## Set problem
Output the line that contains "From the given choices" and every line after it to the end of the entries, with nothing added or left out.

## Records for the task
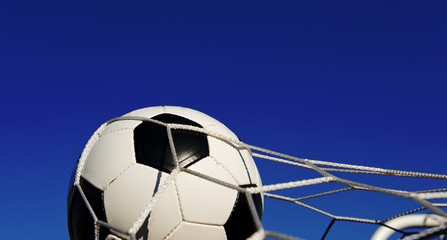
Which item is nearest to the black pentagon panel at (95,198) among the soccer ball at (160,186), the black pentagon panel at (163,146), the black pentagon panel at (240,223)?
the soccer ball at (160,186)

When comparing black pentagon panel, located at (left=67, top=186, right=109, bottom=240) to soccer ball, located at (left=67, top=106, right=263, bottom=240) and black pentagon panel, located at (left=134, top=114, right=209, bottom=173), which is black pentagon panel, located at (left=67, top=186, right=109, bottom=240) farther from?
black pentagon panel, located at (left=134, top=114, right=209, bottom=173)

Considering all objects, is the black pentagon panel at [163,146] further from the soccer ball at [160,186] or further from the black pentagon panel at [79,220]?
the black pentagon panel at [79,220]

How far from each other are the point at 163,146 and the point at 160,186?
1.20 feet

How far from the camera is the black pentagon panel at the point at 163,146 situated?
2740mm

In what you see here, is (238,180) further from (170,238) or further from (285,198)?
(285,198)

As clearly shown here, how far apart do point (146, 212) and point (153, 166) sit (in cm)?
43

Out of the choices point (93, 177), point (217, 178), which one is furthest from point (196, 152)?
point (93, 177)

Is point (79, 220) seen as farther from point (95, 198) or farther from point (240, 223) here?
point (240, 223)

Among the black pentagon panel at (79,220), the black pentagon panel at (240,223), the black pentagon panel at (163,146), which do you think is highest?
the black pentagon panel at (163,146)

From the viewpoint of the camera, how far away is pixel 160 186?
2562 millimetres

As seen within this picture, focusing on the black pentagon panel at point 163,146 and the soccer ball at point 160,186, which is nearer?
the soccer ball at point 160,186

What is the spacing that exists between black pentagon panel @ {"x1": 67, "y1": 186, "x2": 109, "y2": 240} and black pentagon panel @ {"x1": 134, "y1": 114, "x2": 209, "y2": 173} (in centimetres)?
63

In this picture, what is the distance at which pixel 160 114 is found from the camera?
3191 mm

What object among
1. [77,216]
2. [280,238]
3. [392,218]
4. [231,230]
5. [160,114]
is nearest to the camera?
[280,238]
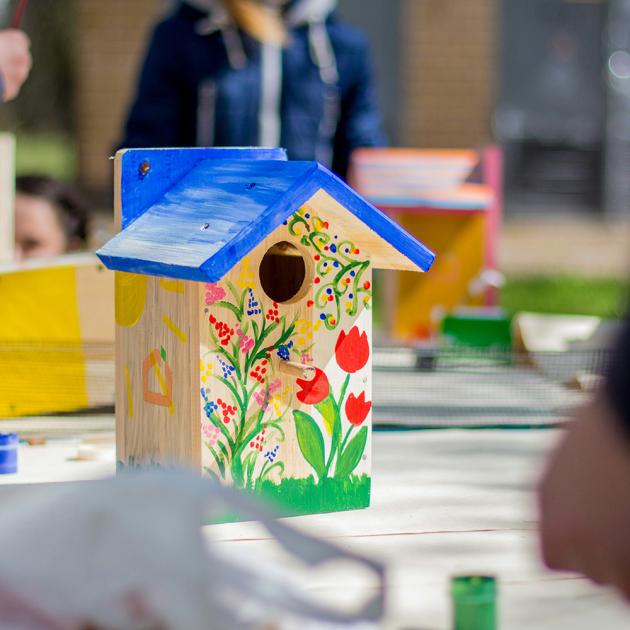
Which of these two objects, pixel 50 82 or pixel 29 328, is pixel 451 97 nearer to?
pixel 50 82

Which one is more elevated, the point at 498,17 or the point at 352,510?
the point at 498,17

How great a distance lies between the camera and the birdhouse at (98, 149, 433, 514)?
2.54 meters

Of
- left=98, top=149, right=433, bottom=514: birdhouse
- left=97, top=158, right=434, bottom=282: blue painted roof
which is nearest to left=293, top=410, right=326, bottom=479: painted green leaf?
left=98, top=149, right=433, bottom=514: birdhouse

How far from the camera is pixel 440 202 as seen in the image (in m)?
5.61

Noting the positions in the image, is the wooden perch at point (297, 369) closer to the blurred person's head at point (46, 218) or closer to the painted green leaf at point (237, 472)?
the painted green leaf at point (237, 472)

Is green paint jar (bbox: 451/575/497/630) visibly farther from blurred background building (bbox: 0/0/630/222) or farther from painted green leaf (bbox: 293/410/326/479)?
blurred background building (bbox: 0/0/630/222)

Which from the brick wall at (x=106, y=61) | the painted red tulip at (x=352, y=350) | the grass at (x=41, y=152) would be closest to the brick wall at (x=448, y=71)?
the brick wall at (x=106, y=61)

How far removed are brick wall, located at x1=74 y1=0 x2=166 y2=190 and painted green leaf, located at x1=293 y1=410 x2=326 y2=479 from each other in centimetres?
609

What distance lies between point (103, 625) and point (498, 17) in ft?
26.4

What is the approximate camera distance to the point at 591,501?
49.3 inches

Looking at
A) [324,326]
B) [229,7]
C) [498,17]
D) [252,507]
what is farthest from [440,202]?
[252,507]

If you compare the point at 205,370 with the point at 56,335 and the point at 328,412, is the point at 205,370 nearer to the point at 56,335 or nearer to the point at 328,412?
the point at 328,412

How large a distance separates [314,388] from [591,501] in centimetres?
146

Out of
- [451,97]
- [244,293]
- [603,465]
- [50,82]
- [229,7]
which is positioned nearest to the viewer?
[603,465]
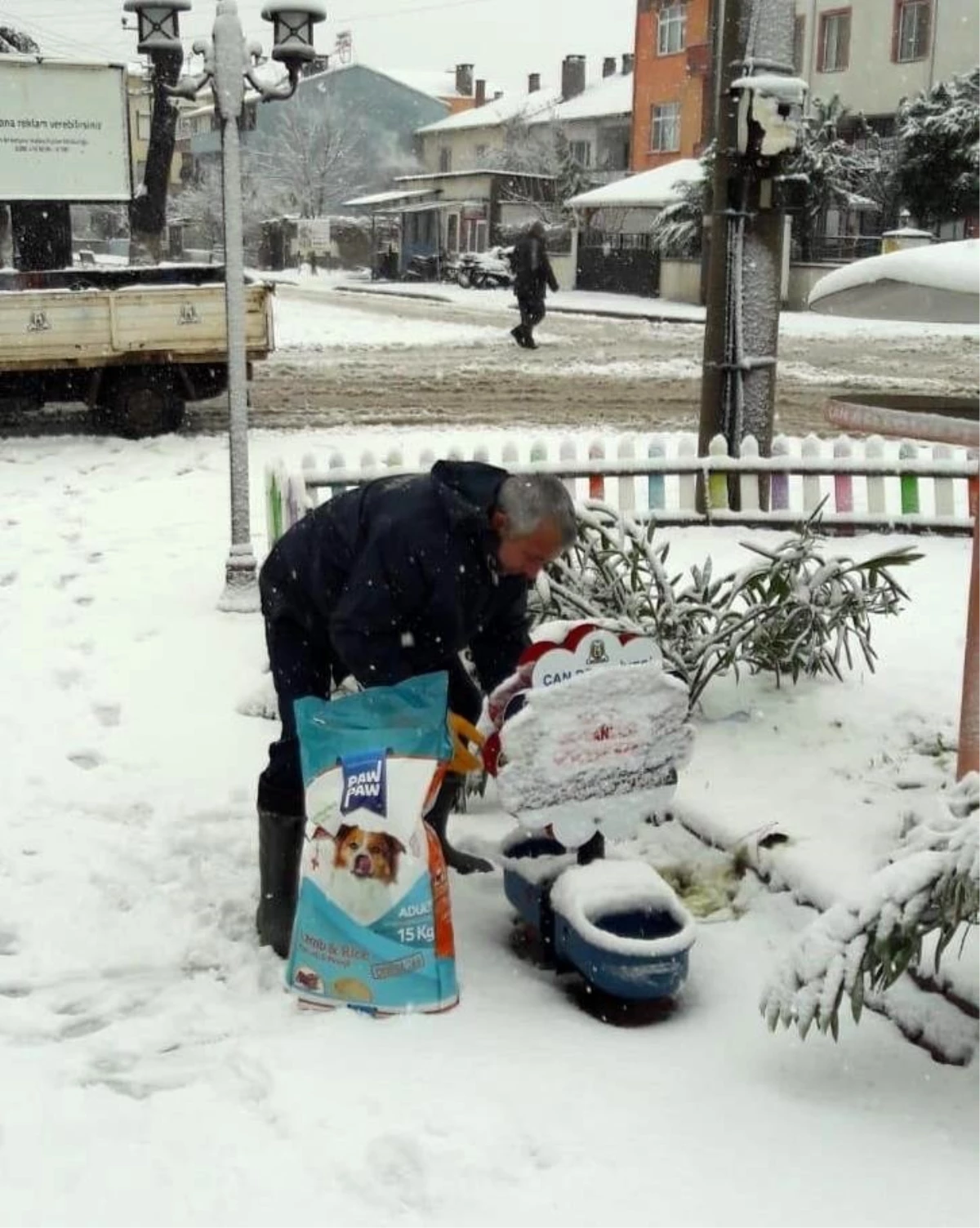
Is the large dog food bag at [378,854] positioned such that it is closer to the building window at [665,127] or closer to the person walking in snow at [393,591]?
the person walking in snow at [393,591]

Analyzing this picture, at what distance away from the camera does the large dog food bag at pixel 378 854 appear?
3.56 meters

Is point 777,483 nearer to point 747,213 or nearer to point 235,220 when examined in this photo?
point 747,213

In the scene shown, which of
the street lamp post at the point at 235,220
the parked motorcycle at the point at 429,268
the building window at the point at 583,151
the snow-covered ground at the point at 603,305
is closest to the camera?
the street lamp post at the point at 235,220

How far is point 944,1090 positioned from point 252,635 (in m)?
4.48

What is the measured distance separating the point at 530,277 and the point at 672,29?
27916 mm

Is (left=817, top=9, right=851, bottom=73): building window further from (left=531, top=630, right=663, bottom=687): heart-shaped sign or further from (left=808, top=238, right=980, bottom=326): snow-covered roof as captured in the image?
(left=531, top=630, right=663, bottom=687): heart-shaped sign

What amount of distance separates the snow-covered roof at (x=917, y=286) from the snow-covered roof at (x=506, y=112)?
2252 inches

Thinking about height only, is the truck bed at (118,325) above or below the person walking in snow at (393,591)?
above

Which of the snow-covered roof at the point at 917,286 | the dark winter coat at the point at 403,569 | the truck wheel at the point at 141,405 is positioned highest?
the snow-covered roof at the point at 917,286

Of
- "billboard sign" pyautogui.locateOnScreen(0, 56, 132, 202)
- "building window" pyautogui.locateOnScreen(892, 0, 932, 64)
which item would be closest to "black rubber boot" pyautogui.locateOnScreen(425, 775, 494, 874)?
"billboard sign" pyautogui.locateOnScreen(0, 56, 132, 202)

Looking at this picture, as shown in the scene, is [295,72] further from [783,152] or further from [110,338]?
[110,338]

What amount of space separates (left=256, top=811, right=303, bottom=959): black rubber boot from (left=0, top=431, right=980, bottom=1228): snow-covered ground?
77 mm

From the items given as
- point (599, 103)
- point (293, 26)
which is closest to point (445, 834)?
point (293, 26)

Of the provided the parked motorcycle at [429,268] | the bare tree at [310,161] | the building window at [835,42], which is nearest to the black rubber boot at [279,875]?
the building window at [835,42]
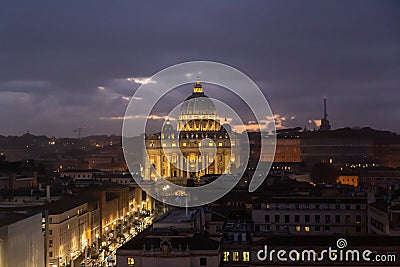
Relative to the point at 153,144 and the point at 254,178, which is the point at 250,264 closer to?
the point at 254,178

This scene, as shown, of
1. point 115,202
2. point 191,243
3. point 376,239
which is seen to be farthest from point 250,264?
point 115,202

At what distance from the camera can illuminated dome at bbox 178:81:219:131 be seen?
358 feet

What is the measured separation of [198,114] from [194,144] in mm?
7511

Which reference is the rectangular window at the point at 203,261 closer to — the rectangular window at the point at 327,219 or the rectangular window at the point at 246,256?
the rectangular window at the point at 246,256

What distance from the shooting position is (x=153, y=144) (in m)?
107

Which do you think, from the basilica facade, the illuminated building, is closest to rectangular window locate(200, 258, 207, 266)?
the illuminated building

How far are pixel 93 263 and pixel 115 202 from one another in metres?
15.3

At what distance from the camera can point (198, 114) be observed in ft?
361

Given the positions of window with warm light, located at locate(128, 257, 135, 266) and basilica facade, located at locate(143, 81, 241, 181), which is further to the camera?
basilica facade, located at locate(143, 81, 241, 181)

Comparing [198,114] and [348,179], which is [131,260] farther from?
[198,114]

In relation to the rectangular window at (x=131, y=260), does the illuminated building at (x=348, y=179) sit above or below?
above

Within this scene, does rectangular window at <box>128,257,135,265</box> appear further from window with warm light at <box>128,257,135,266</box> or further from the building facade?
the building facade

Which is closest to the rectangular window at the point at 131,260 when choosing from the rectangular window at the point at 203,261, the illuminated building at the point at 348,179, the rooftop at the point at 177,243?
the rooftop at the point at 177,243

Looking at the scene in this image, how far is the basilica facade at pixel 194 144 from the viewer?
328 feet
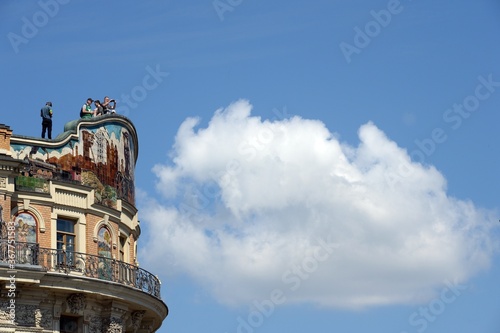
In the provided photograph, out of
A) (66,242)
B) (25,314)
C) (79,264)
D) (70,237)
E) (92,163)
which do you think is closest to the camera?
(25,314)

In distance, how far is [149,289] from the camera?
54969mm

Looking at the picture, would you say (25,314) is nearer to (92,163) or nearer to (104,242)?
(104,242)

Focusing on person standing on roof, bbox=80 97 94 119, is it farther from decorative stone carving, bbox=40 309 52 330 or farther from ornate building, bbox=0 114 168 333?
decorative stone carving, bbox=40 309 52 330

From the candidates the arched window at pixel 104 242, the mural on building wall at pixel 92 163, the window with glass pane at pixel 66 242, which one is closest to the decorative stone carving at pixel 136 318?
the arched window at pixel 104 242

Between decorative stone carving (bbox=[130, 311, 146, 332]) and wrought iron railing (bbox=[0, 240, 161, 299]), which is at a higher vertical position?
wrought iron railing (bbox=[0, 240, 161, 299])

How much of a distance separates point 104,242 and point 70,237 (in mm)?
1619

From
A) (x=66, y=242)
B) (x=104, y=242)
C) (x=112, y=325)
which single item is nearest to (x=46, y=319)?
(x=112, y=325)

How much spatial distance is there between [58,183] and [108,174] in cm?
294

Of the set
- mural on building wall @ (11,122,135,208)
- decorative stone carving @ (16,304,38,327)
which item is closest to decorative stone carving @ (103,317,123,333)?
decorative stone carving @ (16,304,38,327)

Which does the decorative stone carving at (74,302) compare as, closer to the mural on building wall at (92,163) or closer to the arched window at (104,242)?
the arched window at (104,242)

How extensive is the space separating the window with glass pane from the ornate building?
40 mm

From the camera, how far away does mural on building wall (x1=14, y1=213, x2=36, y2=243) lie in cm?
5128

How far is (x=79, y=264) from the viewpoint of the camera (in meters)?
52.1

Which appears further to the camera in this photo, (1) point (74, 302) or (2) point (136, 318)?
(2) point (136, 318)
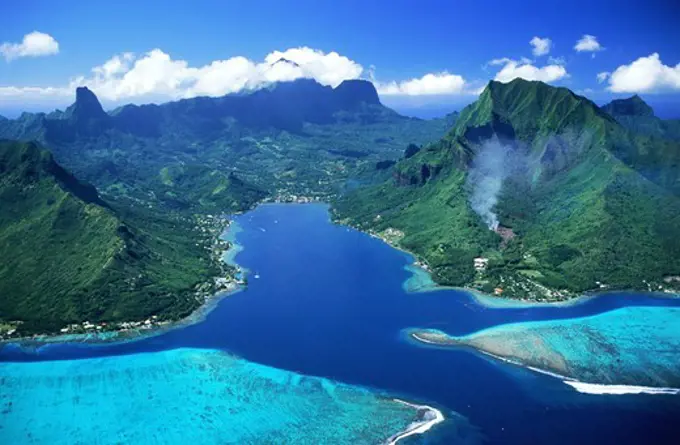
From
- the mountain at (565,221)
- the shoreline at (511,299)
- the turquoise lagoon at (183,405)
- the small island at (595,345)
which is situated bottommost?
the turquoise lagoon at (183,405)

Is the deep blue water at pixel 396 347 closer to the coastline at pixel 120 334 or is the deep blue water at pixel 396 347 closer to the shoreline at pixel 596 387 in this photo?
the shoreline at pixel 596 387

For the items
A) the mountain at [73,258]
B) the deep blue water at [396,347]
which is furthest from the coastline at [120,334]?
the mountain at [73,258]

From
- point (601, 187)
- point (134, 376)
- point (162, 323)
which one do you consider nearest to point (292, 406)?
point (134, 376)

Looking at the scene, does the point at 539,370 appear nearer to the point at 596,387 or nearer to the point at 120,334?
the point at 596,387

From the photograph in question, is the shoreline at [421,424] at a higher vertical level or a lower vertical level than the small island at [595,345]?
lower

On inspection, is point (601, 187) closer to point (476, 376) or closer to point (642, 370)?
point (642, 370)

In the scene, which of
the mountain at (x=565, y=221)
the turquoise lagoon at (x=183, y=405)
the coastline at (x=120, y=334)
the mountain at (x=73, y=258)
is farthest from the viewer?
the mountain at (x=565, y=221)

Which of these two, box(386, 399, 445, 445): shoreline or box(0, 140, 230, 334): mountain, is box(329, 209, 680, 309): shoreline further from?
box(0, 140, 230, 334): mountain
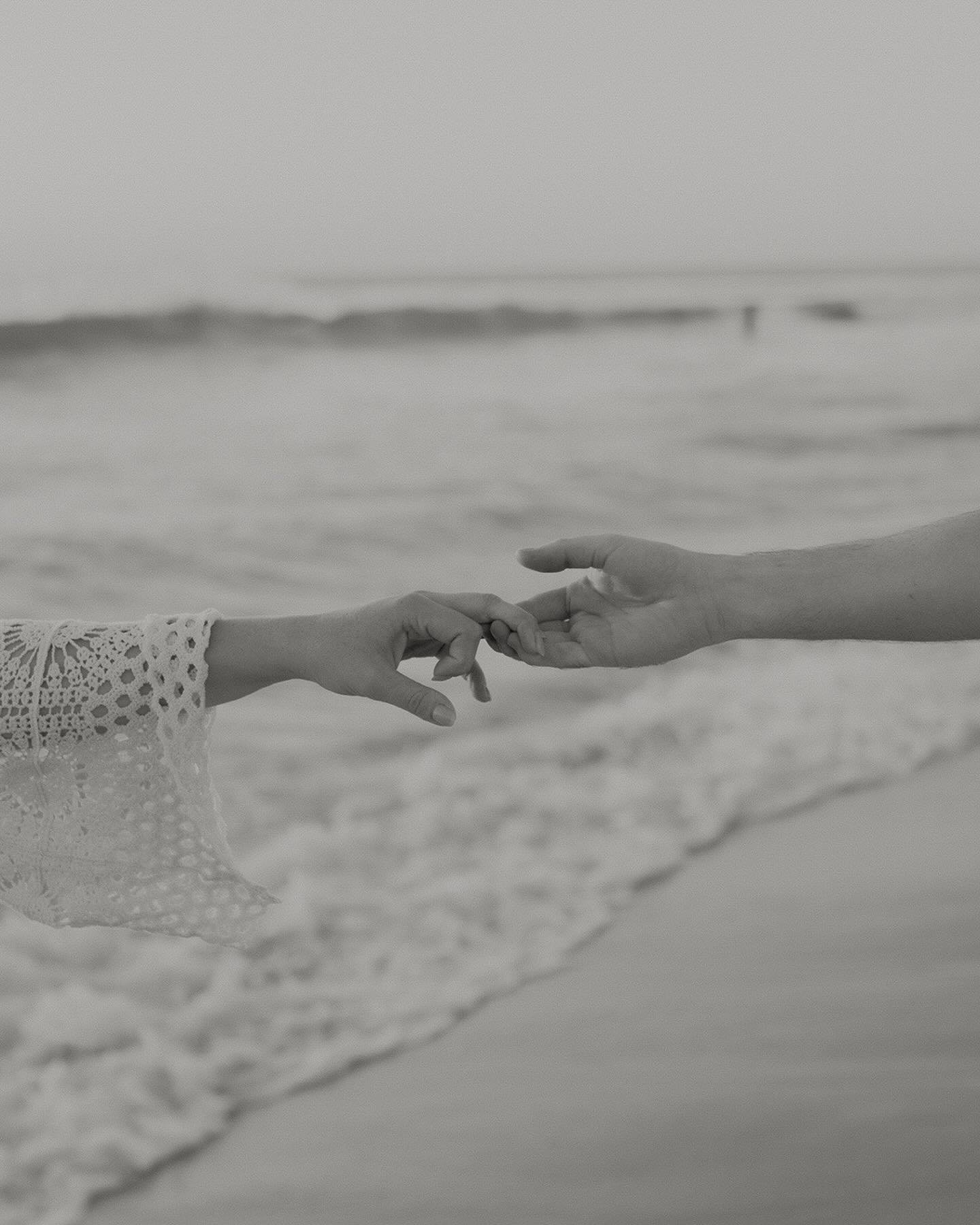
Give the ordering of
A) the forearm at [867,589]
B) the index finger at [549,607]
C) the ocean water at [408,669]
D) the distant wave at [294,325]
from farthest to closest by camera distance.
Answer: the distant wave at [294,325], the ocean water at [408,669], the index finger at [549,607], the forearm at [867,589]

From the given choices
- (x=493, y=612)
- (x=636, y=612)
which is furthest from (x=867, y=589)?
(x=493, y=612)

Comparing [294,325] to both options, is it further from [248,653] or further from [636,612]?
[248,653]

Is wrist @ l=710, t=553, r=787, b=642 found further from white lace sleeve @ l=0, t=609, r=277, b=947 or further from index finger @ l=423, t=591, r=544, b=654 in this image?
white lace sleeve @ l=0, t=609, r=277, b=947

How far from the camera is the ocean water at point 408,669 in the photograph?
2.71 m

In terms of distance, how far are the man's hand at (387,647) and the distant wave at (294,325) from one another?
1100cm

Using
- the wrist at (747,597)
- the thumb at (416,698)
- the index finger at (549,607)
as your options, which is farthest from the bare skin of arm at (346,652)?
A: the wrist at (747,597)

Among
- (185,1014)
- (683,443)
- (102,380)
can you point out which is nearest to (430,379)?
(102,380)

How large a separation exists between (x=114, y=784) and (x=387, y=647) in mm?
455

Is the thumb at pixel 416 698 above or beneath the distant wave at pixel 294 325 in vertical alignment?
beneath

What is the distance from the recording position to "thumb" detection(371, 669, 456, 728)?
2.02 metres

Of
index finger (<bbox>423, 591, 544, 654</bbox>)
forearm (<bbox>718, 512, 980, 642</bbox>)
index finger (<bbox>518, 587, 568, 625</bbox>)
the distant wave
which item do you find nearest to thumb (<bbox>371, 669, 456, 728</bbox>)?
index finger (<bbox>423, 591, 544, 654</bbox>)

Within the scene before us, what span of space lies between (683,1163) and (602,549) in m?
1.04

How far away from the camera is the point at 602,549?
2396 mm

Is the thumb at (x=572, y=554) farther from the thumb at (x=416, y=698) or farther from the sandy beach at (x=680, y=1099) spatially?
the sandy beach at (x=680, y=1099)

## Solution for this task
From the given choices
- (x=493, y=612)
- (x=636, y=612)
which is furthest from (x=867, y=589)?
(x=493, y=612)

Comparing [294,325] to both options, is it further from [248,653] or further from [636,612]?
[248,653]

Is wrist @ l=710, t=553, r=787, b=642 found further from white lace sleeve @ l=0, t=609, r=277, b=947 or further from index finger @ l=423, t=591, r=544, b=654 in this image?
white lace sleeve @ l=0, t=609, r=277, b=947

How far from the camera is the ocean water at point 408,669 in the photograph?
2.71 m

In terms of distance, how far are the man's hand at (387,647) and the distant wave at (294,325) from one another?
1100cm

Using
- the wrist at (747,597)
- the thumb at (416,698)
- the index finger at (549,607)
as your options, which is farthest from the bare skin of arm at (346,652)?
A: the wrist at (747,597)

Among
- (185,1014)
- (683,443)
- (102,380)
can you point out which is nearest to (430,379)?
(102,380)

How large a separation exists between (x=114, y=784) and (x=387, y=647) in mm?
455

Is the thumb at pixel 416 698 above or beneath the distant wave at pixel 294 325 in vertical alignment?
beneath

What is the distance from the recording position to "thumb" detection(371, 669, 456, 728)?
2.02 metres

Of
index finger (<bbox>423, 591, 544, 654</bbox>)
forearm (<bbox>718, 512, 980, 642</bbox>)
index finger (<bbox>518, 587, 568, 625</bbox>)
the distant wave
which item do you find nearest to thumb (<bbox>371, 669, 456, 728</bbox>)?
index finger (<bbox>423, 591, 544, 654</bbox>)

Within the scene before us, what span of space lies between (683,1163) and (602,549) in m?
1.04

How far away from the camera is the point at 602,549?
2396 mm

Is the thumb at (x=572, y=554) farther from the thumb at (x=416, y=698) or farther from the sandy beach at (x=680, y=1099) spatially?
the sandy beach at (x=680, y=1099)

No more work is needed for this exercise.